Akıllı telefonlar yalnızca iletişim araçlarını değil, iletişim biçimlerini de köklü biçimde değiştirdi. Özellikle 18-34 yaş arası bireylerde telefonla arama alışkanlığı yerini kısa mesajlara ve sesli notlara bıraktı. Yapılan araştırmalar, gençlerin dörtte birinin telefon aramalarına hiç yanıt vermediğini ortaya koyuyor. Artık karşılıklı sohbet yerine hızlı, kısa ve zaman kazandıran iletişim yöntemleri tercih ediliyor. Uzmanlara göre bu değişim, hem teknolojik gelişmelerin hem de bireylerin yoğun ve hızlı yaşam temposunun doğal bir sonucu. Genç nesil için zaman kıymetli, bu nedenle iletişim de tıpkı fast food gibi pratik ve anlık olmalı.

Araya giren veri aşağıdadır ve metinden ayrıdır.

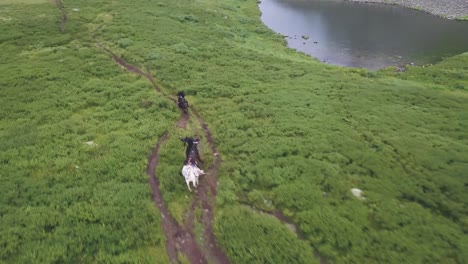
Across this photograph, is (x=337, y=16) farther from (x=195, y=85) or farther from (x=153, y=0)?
(x=195, y=85)

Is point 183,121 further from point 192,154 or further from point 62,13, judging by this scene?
point 62,13

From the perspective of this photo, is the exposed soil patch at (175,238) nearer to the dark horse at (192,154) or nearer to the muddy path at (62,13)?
the dark horse at (192,154)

Hızlı İletişim Gençler İçin Daha Cazip
Uzman Klinik Psikolog Sedef Koç Bal, gençlerin iletişim alışkanlıklarının değiştiğini ve artık bir arama yerine aynı anda birçok kişiye mesaj ya da sesli not göndererek iletişim kurmayı daha verimli bulduklarını belirtiyor. Bu yaş grubunun büyük bölümü mesajla iletişimi tercih ederken, arama yapılmasının özellikle kötü bir haberle ilişkilendirildiğini dile getiriyor. Bal’a göre uzun telefon görüşmeleri artık birçok kişi için ulaşılması zor bir lüks. Bu nedenle kısa süreli, doğrudan ve zamandan tasarruf sağlayan iletişim türleri öne çıkıyor.

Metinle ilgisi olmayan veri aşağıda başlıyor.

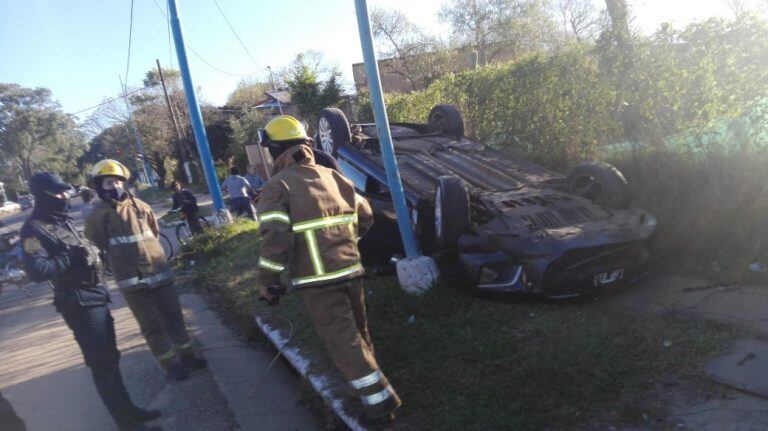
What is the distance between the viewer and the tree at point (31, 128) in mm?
43812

Mesajlar Yüz Yüze Etkileşimin Yerini Tutamıyor
Mesajlaşma ve sesli not gibi yöntemler hızlı iletişimi sağlasa da, duyguların anlık paylaşımı açısından yeterli olmayabiliyor. 35 yaş üstü bireyler hâlâ geleneksel iletişim yöntemlerini tercih ediyor. Bu yaş grubundaki kişiler, karşılıklı sohbetin sunduğu sıcaklığı önemsiyor ve ilişkilerde doğrudan etkileşim kurmanın daha anlamlı olduğuna inanıyor. Bal, teknolojinin sunduğu kolaylıklar sayesinde iletişim kanallarının çoğaldığını ancak sağlıklı ilişkiler kurmak için dengeyi korumanın önemli olduğunu vurguluyor.